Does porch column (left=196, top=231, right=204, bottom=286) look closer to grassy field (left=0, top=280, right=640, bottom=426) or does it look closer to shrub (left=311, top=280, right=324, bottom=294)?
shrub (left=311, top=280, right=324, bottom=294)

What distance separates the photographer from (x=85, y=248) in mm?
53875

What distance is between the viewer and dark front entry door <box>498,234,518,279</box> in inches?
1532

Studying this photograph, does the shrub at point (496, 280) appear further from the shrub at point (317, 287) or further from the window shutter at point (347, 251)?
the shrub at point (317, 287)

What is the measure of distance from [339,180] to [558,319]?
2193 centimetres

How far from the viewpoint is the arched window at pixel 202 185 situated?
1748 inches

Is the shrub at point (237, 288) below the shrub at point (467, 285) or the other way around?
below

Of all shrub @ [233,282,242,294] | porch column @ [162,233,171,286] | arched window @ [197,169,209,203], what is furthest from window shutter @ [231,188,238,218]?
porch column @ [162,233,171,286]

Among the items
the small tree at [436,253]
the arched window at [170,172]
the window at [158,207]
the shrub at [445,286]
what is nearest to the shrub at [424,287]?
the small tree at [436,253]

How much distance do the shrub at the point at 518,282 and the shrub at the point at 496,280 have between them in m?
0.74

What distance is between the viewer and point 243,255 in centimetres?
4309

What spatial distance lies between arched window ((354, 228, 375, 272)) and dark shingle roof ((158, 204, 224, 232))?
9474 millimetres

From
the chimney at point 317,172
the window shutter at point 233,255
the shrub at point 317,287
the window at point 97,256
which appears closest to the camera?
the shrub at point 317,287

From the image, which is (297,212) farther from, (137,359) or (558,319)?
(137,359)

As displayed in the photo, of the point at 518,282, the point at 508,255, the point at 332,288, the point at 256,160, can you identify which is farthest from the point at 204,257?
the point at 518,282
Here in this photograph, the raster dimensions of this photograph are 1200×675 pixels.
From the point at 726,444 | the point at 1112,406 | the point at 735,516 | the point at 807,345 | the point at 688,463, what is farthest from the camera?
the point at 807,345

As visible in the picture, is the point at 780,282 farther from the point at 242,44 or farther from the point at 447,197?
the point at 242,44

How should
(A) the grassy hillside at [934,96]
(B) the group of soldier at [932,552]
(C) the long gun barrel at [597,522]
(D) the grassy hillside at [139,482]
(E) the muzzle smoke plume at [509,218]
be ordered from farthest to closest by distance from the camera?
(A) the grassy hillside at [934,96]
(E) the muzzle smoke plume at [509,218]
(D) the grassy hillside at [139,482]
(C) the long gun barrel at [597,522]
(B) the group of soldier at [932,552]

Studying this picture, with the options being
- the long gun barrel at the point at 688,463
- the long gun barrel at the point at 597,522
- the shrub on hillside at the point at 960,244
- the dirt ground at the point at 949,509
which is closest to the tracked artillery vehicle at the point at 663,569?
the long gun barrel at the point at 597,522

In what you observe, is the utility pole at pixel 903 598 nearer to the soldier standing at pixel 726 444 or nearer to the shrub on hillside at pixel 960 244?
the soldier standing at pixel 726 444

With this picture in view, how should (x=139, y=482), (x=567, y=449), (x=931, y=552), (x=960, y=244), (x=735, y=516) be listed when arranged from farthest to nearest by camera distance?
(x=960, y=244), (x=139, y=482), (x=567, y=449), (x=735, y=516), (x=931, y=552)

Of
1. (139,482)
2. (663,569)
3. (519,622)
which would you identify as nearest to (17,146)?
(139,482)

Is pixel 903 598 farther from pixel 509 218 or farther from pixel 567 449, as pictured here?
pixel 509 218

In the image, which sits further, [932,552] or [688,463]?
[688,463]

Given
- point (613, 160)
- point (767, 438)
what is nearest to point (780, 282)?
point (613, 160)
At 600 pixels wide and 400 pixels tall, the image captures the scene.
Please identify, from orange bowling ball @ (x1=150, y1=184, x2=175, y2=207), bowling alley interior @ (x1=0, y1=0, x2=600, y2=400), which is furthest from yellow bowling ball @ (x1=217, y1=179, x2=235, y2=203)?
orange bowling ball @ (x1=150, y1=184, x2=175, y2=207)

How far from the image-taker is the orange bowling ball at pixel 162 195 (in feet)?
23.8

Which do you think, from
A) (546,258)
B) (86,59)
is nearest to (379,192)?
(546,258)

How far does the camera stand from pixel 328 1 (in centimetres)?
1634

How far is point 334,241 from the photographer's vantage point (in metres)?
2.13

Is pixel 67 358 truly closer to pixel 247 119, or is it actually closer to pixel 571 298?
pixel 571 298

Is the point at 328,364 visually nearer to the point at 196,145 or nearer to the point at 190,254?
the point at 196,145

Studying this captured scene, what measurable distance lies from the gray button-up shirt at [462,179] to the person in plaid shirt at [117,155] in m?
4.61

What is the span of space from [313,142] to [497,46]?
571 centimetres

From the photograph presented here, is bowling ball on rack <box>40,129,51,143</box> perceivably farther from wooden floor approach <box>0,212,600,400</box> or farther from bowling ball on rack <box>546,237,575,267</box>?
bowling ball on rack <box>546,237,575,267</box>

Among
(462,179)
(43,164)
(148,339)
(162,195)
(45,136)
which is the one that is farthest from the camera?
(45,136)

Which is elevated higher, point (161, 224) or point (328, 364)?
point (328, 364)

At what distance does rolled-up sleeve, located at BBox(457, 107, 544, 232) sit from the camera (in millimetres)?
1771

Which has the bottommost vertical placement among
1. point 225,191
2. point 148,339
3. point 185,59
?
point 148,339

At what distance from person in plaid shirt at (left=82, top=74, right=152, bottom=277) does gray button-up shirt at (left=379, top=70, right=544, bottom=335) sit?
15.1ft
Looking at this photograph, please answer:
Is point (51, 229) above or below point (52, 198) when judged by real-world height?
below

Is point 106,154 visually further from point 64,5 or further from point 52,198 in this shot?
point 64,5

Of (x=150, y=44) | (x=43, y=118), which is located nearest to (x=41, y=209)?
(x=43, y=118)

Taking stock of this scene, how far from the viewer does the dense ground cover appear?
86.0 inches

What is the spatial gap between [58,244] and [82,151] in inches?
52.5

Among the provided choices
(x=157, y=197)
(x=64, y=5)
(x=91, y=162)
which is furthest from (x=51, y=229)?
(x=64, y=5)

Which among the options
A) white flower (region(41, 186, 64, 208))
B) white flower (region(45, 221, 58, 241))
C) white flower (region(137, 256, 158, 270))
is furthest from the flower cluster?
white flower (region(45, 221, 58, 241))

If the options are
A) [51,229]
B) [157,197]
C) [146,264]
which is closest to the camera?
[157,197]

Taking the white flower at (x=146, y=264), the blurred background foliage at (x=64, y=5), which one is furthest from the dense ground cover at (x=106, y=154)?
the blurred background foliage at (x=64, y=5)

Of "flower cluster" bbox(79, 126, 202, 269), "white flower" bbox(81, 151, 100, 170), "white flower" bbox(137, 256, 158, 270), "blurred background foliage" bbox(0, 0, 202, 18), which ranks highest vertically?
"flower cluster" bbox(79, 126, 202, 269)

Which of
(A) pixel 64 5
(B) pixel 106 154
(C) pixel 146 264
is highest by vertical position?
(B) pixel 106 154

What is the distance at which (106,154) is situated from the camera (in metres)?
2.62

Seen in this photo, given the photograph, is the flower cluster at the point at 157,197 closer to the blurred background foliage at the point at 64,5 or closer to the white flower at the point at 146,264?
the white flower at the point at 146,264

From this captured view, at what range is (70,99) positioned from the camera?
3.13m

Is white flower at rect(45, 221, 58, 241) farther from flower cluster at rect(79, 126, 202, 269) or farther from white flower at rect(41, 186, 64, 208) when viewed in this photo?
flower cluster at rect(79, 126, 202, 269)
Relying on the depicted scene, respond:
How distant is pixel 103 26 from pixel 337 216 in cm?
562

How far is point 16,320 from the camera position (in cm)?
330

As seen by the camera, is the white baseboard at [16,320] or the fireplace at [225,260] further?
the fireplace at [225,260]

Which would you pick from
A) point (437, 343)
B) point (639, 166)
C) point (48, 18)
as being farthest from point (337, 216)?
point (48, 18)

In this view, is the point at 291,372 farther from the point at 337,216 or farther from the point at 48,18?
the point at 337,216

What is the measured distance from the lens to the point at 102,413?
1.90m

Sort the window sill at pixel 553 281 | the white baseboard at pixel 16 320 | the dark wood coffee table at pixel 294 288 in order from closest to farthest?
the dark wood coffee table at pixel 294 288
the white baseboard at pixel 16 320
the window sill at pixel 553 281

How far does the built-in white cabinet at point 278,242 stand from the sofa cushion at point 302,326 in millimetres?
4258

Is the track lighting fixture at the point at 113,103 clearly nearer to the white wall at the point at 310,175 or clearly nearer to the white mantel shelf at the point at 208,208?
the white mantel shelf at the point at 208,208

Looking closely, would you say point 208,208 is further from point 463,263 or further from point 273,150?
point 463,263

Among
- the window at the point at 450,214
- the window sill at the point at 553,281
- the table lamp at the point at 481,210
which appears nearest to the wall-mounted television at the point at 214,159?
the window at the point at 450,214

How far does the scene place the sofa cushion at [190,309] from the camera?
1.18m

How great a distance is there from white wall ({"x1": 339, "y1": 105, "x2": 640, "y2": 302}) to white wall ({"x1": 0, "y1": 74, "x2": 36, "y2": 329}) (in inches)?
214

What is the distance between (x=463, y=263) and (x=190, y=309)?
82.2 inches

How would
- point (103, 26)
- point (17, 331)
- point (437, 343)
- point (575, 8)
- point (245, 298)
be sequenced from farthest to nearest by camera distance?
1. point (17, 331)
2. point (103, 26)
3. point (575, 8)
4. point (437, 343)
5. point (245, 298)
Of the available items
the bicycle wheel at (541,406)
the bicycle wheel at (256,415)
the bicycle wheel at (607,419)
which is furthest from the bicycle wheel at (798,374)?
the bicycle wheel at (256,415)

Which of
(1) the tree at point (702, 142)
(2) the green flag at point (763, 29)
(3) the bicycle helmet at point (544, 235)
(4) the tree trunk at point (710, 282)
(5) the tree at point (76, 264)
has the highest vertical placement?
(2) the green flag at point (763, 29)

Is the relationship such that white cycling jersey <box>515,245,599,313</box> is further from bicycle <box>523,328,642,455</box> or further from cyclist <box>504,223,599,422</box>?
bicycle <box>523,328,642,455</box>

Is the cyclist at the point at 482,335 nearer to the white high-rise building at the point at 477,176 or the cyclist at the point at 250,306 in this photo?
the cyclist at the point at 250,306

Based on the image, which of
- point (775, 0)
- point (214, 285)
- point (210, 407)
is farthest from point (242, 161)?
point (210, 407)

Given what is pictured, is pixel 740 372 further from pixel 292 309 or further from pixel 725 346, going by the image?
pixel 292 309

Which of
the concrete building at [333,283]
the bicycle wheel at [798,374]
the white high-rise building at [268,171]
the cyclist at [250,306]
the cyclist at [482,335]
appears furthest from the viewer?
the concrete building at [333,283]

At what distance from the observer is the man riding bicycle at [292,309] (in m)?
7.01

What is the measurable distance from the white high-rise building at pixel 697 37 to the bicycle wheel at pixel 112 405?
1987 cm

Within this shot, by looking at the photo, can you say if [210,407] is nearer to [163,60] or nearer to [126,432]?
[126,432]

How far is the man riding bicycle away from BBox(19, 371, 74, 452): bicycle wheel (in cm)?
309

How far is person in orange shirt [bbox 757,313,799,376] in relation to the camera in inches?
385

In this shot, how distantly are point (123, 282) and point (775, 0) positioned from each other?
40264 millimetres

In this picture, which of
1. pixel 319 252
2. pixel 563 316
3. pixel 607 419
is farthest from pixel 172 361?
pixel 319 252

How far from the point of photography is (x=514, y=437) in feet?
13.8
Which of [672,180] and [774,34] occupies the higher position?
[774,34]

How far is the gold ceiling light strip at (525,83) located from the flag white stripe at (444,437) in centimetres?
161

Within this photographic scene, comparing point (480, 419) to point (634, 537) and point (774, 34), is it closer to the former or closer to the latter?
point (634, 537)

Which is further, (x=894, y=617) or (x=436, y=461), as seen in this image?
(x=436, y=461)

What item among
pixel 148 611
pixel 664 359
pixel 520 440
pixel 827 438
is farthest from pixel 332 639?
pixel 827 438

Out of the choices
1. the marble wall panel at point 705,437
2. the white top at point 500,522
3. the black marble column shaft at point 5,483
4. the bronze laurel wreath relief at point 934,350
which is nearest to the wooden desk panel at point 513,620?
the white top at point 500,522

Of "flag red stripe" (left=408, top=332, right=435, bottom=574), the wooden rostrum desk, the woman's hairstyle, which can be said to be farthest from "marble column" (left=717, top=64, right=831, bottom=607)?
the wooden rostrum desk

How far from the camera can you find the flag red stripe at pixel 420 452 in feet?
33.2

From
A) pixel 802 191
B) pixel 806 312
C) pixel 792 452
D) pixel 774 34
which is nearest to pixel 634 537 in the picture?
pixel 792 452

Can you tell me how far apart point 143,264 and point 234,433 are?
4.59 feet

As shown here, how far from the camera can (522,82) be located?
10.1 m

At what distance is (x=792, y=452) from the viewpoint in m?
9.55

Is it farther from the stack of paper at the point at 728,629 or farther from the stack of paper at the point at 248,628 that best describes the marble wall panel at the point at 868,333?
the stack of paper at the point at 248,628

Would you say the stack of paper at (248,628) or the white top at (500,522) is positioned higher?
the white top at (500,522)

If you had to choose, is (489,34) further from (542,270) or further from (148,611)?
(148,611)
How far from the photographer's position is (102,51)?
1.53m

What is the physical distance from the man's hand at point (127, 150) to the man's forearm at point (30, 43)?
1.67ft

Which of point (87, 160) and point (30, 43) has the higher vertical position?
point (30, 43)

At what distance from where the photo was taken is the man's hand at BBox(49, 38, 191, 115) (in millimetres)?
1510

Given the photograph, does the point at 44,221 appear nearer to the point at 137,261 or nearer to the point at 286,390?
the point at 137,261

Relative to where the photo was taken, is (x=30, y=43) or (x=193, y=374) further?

============

Your instructions:
Find the line containing "Is it farther" in the material above. Print it and every line after it through the end, exactly and only those.

Solution for this exercise:
Is it farther from the stack of paper at the point at 728,629 or farther from the stack of paper at the point at 248,628 that best describes the marble wall panel at the point at 868,333?
the stack of paper at the point at 248,628

Would you say the stack of paper at (248,628) or the white top at (500,522) is positioned higher?
the white top at (500,522)

If you had to choose, is (489,34) further from (542,270) or further from (148,611)?
(148,611)
How far from the photographer's position is (102,51)?
1.53m

What is the physical distance from the man's hand at point (127, 150) to the man's forearm at point (30, 43)?
1.67ft

Which of point (87, 160) and point (30, 43) has the higher vertical position?
point (30, 43)

At what distance from where the photo was taken is the man's hand at BBox(49, 38, 191, 115) (in millimetres)?
1510

Given the photograph, does the point at 44,221 appear nearer to the point at 137,261 or nearer to the point at 286,390?
the point at 137,261

Relative to where the photo was taken, is (x=30, y=43) or (x=193, y=374) further?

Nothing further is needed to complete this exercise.